Zachery slides out of his seat, his following unhurried - tarrying behind as though the extra time might help him choose his next words more wisely.

When he realises he's still staring at Ace, he looks off into the rest of the room again, hooking both thumbs into his pockets as he meanders along. The slots seem of little interest — Ace's words, a little more. "Splitting her time," Zachery repeats, lightly. "As opposed to what?"

"Oh," Ace supposes in an idyll tone, the kind one uses when they mean to follow that up with an easy, immediate suggestion. But he does not do that, only turning over his shoulder to regard Zachery with the knife of a grin. "I could think of a few things." He turns around entirely to drop into a seat on an upholstered seat of a circular bench surrounding a circular platform filled with broad, colorful leaves of green and hints of exotic flowers better seen by those standing. The seat he's chosen isn't the best for lingering conversations, but he seems nonplussed.

Looking up to Zachery again to line up a more critical eye of his being— his posture and presence down to his very soul, with the way he nearly stares through him— Ace lifts his chin in an acknowledgement of the friend he's chosen to seek out for the evening. Rather than pry at the cracked nut of his being for further insight, he instead poses, "You know, I'm still not sold on the whole thing to begin with, myself. Is a muse still a muse if she's bound to your soul so tightly you can't see her fully anymore? When she draws your eyes inward and down instead of contemplating the world and how to claim your next piece within it?" His head tilts to the side.

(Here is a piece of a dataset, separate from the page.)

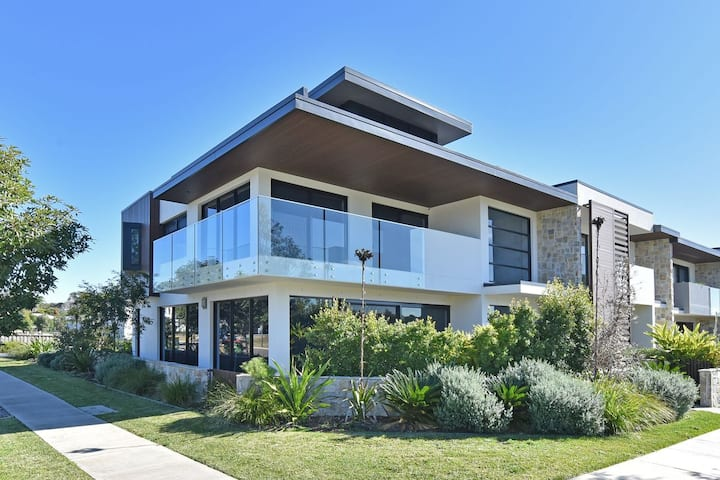 Just Listed - HOT) Villa Sorrento Waterside @ Trinity Point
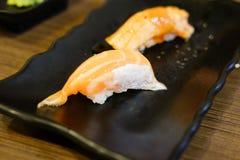 开胃和新鲜的nigiri三文鱼寿司 库存图片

"I suppose if I were to take your motivation of contrast, she is about as much yin as my yang could take." He sighs, sounding unhappy with it still. "I just thought compared to this time last year, I'd be somewhere distinctly different by now," he tuts, looking up at the ceiling now as he contemplates the great shame this is. "Having all the groundwork you've laid out frustrated and sorting out what's still possible versus unsalvageable junk is just…"

Ace shakes his head, eyes lowering back to Zachery in a languid drop.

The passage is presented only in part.